『コロナと潜水服』/奥田英朗 ◎

ほっこりと優しくて、ちょっとだけホラー(全然怖くないけど)な短編集。
ここ最近の暑さでなんだかイライラしてたのが嘘みたいに心がふんわりとして自然と笑顔になってしまうような、素敵な作品でした♪
奥田英朗さん、ありがとうございました!!
どういう作品かという前情報なしで読み始めたので、『コロナと潜水服』というタイトルに「深刻な話かもしれない・・・」とビクついてましたが、そんなことはなくニヤニヤ笑える、そしていい話でした。

「海の家」
ひと夏の間、海辺の家で過ごすことになった作家が出会った出来事。
「ファイトクラブ」
リストラ瀬戸際社員たちが、終業後に体を鍛え始め、再生する。
「占い師」
奇妙な占い師に祈祷されると、恋人であるプロ野球選手の戦績が乱高下する。

•••

課題の要件:
『コロナと潜水服』の感想文を、最後の文の後から書き継ぐこと。 次の一覧は、この感想文の内容とは関係がない。

収集資料:
•••

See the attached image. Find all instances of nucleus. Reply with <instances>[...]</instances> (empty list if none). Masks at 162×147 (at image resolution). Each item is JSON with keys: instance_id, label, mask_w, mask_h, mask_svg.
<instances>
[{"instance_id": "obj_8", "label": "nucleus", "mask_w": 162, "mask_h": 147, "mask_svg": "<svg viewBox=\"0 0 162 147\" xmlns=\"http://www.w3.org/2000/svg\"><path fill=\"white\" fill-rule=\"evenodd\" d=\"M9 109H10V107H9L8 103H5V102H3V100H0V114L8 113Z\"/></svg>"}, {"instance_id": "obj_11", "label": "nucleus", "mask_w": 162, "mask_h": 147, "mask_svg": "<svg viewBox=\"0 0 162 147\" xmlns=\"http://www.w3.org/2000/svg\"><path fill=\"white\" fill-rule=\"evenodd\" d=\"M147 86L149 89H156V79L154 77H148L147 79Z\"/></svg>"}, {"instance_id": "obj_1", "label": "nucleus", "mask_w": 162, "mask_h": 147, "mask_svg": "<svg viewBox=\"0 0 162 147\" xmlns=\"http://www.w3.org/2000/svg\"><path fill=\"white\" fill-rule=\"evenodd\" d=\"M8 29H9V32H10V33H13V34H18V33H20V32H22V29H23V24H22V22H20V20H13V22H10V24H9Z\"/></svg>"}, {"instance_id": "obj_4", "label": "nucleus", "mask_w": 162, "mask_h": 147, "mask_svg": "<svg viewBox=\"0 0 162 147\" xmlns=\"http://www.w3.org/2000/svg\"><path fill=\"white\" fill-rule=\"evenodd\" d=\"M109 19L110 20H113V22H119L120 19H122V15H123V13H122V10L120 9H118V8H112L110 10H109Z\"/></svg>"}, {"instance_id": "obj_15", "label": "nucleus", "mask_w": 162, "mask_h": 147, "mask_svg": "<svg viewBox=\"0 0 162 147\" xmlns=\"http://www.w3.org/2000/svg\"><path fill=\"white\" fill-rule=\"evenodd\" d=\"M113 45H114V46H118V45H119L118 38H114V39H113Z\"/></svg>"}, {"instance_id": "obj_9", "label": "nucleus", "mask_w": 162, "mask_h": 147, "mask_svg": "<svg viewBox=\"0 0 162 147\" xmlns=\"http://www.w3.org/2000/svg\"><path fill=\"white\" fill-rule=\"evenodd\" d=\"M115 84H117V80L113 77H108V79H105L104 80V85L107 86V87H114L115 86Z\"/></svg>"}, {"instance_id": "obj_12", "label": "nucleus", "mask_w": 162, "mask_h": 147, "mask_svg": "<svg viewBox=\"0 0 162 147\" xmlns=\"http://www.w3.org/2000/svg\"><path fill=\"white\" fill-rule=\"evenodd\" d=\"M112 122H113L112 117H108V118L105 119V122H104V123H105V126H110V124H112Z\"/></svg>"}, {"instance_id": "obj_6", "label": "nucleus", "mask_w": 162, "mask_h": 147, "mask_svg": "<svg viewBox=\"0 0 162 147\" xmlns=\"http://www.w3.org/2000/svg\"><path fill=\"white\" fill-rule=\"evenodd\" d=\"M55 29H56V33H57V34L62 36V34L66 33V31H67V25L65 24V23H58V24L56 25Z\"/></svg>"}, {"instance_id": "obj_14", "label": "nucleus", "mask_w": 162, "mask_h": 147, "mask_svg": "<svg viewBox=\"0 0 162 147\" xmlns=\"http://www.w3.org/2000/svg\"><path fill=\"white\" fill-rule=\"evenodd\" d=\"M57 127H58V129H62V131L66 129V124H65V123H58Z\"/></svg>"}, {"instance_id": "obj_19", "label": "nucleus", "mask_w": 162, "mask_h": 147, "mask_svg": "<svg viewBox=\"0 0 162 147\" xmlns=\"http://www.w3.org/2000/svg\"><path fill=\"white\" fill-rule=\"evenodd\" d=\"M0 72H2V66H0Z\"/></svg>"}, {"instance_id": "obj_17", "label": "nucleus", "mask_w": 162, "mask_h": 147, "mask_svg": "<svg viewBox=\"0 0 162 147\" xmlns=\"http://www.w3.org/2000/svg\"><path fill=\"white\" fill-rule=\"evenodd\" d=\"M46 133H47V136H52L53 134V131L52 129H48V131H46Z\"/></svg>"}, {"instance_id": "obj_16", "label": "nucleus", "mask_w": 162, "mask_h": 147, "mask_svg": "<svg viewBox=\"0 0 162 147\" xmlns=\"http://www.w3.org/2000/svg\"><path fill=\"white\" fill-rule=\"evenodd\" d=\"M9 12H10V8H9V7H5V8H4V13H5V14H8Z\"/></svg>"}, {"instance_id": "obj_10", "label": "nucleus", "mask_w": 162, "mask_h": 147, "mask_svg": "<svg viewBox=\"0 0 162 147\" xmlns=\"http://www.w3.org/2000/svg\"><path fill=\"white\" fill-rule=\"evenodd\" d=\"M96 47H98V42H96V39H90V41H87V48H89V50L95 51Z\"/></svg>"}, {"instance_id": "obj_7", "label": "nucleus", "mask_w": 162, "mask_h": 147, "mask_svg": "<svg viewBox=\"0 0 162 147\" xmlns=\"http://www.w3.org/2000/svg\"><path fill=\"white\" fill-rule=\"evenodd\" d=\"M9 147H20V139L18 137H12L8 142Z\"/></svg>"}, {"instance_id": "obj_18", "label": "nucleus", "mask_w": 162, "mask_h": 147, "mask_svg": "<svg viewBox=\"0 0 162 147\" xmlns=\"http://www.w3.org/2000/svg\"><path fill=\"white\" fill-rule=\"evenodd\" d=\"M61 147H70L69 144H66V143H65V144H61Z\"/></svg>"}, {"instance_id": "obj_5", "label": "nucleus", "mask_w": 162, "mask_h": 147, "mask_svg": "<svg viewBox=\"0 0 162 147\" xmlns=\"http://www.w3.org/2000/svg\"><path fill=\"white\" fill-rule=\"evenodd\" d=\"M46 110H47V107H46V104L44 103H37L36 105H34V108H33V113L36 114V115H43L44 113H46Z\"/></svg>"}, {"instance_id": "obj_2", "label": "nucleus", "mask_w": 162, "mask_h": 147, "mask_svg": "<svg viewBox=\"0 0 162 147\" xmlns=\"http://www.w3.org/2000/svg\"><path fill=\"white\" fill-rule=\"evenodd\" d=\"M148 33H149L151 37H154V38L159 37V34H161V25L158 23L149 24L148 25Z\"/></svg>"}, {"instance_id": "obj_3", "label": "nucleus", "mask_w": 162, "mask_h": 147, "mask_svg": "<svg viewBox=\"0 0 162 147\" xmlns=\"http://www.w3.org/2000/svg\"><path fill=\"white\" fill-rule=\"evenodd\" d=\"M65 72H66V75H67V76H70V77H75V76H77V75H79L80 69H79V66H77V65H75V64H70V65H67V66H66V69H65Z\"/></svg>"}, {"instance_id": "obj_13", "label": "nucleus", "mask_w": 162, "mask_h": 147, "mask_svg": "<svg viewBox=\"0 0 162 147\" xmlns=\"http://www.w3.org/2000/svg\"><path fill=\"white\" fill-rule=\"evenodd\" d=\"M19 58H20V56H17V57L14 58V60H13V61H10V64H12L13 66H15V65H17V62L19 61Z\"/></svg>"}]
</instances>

•••

解答:
「コロナと潜水服」
濃厚接触者となったかもしれないと、家族からも自主隔離するサラリーマンの奮闘。
「パンダに乗って」
念願の車種「パンダ」を手に入れた男が、カーナビに従って元の持ち主の思い出を巡る。

表題「コロナと潜水服」の主人公が、一生懸命になればなるほど可笑しさが増して来るという展開が、本当に素晴らしかったですよ。
イヤイヤ出掛けた講習会でコロナ濃厚接触者になったのでは?と慌てた主人公が、妻に「防護服」を買ってきてくれと頼むと、雨ガッパすら売切れてて、何故か古道具屋で「潜水服」を入手してくるという(笑)。
お値段、いくらしたんだろう・・・気になるわ~(笑)。
自室から出るときは家の中でもそれを着てトイレやお風呂に行き、子供と外出もして公園で警察に職質されるとか、ニヤニヤが止まりませんでしたよ。
結局は事なきを得たので、よかったですよねぇ。
ただね、そこまで徹底してるように見えて、トイレやお風呂は脱いじゃうわけで、どうなんでしょう。
とはいえ、家族の中で感染者或いはその疑いがある者が出たら、私だってパニックになっちゃうだろうなぁ。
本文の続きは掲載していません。